Le coin de l’œil de Li Feng tressauta plusieurs fois tandis que les traits de son visage se crispaient. Il toisa Gu Yun avec condescendance.
- Je vois que la chaleur du charbon a embrouillé les idées du Marquis d’Anding, dit-il froidement. Le cas échéant, vous feriez peut-être mieux d’aller vous rafraichir dehors, ou vous risqueriez d’oublier ce qui peut et ne peut pas être dit !
Gu Yun s’inclina profondément, son front touchant le sol.
- Prenez soin de vous, Votre Majesté.
Il se retira du Pavillon Chaud, la tête basse. Lorsqu’il atteignit la neige à l’extérieur du hall, il retomba aisément à genoux, se rafraichissant comme on le lui avait ordonné.
Li Feng regarda la silhouette de Gu Yun s’éloigner, ses yeux luisant de menace. L’Oncle Impérial Wang entra peu après. Il avait peur de ne serait-ce que respirer trop bruyamment et demeura debout sur le côté, dans l’expectative. Un jeune domestique insouciant s’avança pour nettoyer la pierre à encre qui s’était brisée sur l’armure du Marquis d’Anding, puis se figea sous le regard acerbe de Zhu Xiaojiao. Pétrifié, le domestique se mura dans un silence paniqué pendant plusieurs secondes avant de se recroqueviller contre le mur et de sortir de la pièce.
Analysant l’expression de l’empereur, Wang Guo l’apaisa d’une voix douce :
- Votre Majesté, le Marquis d’Anding est encore jeune et impétueux. Il est habitué à servir aux côtés de voyous assoiffés de sang dans les garnisons frontalières. S’il manque parfois de bienséance, ce n’est pas étonnant. Cela ne mérite pas la colère de Sa Majesté.
Li Feng demeura silencieux pendant un long moment.

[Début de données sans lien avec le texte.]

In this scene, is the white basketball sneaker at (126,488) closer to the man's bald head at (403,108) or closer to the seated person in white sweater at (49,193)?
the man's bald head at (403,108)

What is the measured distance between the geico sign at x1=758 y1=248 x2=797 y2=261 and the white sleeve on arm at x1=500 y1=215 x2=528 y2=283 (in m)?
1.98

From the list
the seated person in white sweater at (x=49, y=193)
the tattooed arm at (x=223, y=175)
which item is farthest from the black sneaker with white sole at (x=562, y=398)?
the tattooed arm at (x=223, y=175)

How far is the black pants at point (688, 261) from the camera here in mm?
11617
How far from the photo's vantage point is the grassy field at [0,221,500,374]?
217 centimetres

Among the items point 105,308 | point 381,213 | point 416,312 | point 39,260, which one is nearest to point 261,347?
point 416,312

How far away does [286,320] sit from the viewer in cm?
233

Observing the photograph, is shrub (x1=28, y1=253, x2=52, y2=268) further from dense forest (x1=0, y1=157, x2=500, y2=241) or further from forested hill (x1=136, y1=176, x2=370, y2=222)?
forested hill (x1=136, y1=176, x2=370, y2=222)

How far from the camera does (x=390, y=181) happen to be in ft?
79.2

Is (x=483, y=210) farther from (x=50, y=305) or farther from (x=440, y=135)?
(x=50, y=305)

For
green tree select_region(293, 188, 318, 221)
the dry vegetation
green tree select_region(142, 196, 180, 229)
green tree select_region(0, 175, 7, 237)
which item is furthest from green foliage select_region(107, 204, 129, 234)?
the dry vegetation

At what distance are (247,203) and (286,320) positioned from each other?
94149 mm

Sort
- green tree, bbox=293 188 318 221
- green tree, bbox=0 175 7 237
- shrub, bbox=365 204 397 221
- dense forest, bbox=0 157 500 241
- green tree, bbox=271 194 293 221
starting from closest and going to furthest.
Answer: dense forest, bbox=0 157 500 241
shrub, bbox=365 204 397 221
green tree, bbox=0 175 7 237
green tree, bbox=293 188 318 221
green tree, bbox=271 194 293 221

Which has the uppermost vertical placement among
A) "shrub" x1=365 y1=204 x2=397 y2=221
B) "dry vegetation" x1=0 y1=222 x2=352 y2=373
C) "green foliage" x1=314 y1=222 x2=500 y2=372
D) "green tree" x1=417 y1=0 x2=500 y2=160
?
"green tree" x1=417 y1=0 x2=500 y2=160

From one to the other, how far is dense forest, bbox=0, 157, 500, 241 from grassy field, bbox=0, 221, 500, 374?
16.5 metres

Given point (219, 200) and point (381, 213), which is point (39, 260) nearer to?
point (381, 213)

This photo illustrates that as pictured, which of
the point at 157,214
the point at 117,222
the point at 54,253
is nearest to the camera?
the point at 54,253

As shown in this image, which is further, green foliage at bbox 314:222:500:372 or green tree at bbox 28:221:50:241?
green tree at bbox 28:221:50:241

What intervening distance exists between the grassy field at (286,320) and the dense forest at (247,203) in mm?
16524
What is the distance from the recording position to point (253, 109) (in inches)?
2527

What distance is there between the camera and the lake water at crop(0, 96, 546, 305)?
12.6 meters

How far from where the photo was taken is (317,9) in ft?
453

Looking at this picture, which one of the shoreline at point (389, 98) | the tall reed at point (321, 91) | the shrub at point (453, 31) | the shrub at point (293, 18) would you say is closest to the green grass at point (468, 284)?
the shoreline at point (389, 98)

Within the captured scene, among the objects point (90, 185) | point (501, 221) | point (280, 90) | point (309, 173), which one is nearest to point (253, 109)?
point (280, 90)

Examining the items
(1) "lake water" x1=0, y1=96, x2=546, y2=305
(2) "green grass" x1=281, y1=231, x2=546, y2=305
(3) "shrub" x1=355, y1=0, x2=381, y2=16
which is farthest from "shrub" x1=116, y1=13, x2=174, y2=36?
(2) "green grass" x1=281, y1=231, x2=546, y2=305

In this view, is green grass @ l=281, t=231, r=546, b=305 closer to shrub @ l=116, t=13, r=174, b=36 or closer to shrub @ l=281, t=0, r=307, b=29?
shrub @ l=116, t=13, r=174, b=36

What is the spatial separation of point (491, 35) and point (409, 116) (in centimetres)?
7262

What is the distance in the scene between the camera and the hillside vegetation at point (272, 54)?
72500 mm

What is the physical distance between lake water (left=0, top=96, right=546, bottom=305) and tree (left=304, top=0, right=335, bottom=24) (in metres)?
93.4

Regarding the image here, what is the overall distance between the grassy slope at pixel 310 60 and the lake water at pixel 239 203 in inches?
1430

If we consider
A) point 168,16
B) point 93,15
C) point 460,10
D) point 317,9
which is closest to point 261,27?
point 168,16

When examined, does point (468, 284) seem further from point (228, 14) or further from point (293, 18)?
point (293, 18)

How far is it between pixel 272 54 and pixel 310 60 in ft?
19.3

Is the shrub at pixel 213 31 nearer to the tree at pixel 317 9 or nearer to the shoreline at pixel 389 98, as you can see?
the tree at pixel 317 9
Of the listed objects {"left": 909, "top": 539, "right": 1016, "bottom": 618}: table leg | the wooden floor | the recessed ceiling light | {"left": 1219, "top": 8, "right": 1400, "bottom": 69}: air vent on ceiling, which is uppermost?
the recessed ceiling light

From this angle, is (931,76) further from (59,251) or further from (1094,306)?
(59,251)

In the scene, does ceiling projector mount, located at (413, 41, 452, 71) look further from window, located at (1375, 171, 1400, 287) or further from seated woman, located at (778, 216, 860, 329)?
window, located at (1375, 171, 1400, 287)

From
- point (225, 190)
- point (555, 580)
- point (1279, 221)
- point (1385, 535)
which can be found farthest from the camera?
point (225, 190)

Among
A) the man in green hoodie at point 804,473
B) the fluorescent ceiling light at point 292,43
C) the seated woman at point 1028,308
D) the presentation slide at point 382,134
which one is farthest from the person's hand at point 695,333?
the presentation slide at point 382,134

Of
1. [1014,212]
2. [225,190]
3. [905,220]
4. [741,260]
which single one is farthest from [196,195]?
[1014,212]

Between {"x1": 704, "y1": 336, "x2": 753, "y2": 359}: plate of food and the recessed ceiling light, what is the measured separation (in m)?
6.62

Des années plus tôt, l’Empereur Yuanhe s’était mis en tête de nommer Li Feng prince héritier précisément parce qu’il était diligent mais perspicace, et avait l’attitude d’un sage souverain. Il aurait dû être parfaitement capable de construire sur les bases solides laissées par ses prédécesseurs – et il est vrai que, pendant quelques temps après que Li Feng était monté sur le trône, il avait répondu aux attentes de l’ancien empereur. Néanmoins, il faut dire que l’Empereur Yuanhe avait laissé un terrible bazar à son successeur. En l’état, l’empire du Grand Liang avait besoin d’un empereur empreint à la fois d’une résolution sans failles et d’une grande clairvoyance ; un dirigeant capable de restaurer la nation. Un souverain qui ne savait que construire sur les bases de ses prédécesseurs ne suffisait plus. Depuis son ascension sur le trône, l’Empereur Longan avait essuyé des revers de fortune à chaque étape. Eveillé toute la nuit, il se demandait avec une sincérité morbide : Pouvons-nous assumer la responsabilité de cette nation ? Mais, plus une personne doute d’elle, moins elle peut tolérer que d’autres la remettent en question. Cela est particulièrement vrai pour ceux qui détiennent un grand pouvoir.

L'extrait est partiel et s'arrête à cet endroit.